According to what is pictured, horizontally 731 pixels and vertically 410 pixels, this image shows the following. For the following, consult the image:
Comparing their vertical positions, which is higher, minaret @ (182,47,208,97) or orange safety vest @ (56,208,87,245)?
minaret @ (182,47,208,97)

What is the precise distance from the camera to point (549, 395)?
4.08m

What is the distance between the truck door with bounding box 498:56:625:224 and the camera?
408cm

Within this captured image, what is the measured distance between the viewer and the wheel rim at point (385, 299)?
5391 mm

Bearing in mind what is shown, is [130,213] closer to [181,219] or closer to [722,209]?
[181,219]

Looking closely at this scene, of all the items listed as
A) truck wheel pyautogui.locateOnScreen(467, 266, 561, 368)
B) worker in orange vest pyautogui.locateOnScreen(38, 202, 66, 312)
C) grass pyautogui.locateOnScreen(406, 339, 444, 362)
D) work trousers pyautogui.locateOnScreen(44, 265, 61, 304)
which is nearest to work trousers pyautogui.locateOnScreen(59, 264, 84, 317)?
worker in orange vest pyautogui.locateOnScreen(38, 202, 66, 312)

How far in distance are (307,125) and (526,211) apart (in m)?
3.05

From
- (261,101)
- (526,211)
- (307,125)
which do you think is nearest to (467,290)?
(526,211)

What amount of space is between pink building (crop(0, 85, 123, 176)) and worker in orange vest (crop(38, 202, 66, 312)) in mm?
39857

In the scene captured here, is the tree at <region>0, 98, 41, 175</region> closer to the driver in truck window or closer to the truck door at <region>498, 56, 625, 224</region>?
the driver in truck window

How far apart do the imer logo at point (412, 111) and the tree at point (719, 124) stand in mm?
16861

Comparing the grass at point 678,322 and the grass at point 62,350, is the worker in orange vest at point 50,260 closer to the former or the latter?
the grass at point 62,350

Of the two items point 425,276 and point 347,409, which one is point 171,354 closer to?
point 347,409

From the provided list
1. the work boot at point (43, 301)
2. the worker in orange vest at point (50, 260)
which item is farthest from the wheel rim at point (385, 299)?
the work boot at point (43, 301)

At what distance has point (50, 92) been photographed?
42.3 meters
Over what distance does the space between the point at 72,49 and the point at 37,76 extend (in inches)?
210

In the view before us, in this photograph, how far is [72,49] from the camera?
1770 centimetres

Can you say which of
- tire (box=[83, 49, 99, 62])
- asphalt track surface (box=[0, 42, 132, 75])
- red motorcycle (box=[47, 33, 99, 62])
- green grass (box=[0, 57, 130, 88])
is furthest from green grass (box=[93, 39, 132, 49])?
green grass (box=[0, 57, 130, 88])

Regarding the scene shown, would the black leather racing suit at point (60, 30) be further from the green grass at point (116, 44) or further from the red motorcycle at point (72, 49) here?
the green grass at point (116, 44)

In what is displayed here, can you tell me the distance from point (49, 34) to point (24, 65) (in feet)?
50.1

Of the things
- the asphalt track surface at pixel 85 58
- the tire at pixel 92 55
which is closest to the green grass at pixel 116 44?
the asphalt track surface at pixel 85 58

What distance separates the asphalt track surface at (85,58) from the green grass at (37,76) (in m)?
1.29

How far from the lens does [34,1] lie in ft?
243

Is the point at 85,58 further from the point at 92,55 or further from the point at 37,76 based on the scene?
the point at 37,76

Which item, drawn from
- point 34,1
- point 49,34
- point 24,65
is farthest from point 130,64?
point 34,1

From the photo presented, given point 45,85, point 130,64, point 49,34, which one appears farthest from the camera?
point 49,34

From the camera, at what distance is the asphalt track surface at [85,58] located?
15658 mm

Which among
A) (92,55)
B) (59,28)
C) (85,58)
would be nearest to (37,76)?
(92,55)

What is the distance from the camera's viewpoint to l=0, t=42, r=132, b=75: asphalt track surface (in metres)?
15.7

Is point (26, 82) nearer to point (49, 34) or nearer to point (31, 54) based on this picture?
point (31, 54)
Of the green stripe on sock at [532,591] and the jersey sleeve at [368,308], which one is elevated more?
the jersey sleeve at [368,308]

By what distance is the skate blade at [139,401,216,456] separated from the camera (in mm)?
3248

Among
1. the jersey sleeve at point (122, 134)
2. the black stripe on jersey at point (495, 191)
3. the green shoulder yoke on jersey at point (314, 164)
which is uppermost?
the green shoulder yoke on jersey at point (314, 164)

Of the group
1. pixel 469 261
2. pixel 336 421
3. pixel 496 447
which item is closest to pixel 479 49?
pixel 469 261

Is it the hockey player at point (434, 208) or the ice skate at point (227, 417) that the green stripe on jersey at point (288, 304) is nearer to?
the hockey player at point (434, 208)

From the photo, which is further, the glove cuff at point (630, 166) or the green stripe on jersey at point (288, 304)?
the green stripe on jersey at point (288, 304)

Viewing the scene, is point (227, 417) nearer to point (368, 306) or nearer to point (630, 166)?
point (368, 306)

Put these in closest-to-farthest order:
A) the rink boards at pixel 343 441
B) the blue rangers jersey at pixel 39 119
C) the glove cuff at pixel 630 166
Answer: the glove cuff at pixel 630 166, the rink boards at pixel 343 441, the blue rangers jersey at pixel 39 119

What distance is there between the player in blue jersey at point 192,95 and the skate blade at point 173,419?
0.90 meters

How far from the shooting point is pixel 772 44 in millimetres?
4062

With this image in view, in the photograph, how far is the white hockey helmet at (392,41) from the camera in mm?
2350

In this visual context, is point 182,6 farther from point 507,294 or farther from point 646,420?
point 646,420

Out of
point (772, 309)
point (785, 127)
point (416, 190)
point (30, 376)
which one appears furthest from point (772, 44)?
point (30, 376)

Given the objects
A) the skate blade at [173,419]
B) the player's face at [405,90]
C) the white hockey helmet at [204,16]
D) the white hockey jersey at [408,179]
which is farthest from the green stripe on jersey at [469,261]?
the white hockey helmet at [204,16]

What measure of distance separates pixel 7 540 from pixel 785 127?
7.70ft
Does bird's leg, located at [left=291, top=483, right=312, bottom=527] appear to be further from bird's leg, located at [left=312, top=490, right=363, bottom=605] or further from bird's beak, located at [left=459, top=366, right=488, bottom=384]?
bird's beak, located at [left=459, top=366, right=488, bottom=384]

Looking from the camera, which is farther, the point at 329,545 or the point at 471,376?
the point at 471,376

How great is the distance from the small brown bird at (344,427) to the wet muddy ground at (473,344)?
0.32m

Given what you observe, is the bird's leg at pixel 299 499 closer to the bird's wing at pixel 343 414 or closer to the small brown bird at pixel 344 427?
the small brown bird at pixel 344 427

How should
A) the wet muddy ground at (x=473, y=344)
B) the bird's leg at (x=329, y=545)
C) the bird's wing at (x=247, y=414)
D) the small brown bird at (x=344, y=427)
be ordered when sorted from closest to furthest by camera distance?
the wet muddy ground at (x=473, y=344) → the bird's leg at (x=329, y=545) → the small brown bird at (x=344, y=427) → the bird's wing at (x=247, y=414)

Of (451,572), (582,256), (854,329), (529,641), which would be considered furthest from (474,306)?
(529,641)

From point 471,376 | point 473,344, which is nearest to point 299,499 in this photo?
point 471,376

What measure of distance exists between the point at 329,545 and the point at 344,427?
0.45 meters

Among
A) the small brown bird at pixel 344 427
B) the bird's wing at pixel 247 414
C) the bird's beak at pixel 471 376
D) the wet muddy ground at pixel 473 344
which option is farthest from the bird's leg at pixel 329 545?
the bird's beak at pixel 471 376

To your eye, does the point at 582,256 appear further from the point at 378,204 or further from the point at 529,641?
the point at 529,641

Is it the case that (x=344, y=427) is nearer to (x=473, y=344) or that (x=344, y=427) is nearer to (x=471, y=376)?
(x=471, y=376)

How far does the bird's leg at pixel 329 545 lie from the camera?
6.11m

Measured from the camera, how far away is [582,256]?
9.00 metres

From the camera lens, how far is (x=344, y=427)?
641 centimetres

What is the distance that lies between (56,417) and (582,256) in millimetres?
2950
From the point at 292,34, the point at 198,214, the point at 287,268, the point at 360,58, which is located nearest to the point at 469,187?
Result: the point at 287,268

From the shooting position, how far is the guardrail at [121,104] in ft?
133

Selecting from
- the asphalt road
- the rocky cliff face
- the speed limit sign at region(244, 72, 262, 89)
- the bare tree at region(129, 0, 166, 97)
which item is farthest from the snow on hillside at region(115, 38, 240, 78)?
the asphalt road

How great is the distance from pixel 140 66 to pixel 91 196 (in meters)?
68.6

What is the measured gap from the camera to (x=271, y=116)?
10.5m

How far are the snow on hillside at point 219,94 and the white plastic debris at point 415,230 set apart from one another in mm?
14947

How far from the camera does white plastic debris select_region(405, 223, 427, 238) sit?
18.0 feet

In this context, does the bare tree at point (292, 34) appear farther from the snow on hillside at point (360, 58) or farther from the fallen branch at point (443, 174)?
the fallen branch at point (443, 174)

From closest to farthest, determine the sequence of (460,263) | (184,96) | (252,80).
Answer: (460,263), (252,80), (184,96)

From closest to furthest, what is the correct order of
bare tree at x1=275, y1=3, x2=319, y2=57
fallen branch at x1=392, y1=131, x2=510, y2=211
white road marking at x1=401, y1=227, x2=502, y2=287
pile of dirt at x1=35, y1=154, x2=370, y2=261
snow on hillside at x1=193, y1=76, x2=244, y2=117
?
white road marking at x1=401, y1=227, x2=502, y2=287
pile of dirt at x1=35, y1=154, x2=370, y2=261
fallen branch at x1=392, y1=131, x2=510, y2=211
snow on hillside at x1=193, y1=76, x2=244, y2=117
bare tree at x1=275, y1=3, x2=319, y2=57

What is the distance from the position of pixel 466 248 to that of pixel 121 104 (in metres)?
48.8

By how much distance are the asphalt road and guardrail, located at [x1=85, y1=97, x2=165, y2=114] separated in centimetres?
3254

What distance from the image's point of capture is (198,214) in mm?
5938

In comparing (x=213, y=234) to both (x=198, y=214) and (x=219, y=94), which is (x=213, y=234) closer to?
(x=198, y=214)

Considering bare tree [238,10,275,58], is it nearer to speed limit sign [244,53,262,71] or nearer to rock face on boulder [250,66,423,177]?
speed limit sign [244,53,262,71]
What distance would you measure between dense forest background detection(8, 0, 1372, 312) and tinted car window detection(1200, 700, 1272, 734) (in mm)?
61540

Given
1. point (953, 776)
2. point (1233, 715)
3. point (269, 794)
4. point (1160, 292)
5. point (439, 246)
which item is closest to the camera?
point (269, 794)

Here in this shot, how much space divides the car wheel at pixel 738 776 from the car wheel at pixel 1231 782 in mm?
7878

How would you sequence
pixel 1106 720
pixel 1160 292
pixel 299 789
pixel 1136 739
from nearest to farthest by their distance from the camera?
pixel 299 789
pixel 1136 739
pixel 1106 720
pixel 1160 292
-=-=-
» Exercise task
Give again, word for word, every line from the one holding "In comparing (x=213, y=234)" to the end of the data.

» Task solution
In comparing (x=213, y=234) to both (x=198, y=214) and (x=219, y=94), which is (x=213, y=234) closer to?
(x=198, y=214)

Considering bare tree [238,10,275,58], is it nearer to speed limit sign [244,53,262,71] or nearer to rock face on boulder [250,66,423,177]?
speed limit sign [244,53,262,71]
What distance would you measure between dense forest background detection(8, 0, 1372, 312) and tinted car window detection(1200, 700, 1272, 734) (in mm)?
61540

Given
1. point (953, 776)
2. point (1233, 715)
3. point (269, 794)
4. point (1160, 292)
5. point (439, 246)
which item is closest to the camera?
point (269, 794)

Here in this shot, how much space divides the car wheel at pixel 738 776 from the car wheel at pixel 1231 782 in mm?
7878

How would you sequence
pixel 1106 720
pixel 1160 292
pixel 299 789
pixel 1136 739
from nearest to farthest by their distance from the camera?
pixel 299 789
pixel 1136 739
pixel 1106 720
pixel 1160 292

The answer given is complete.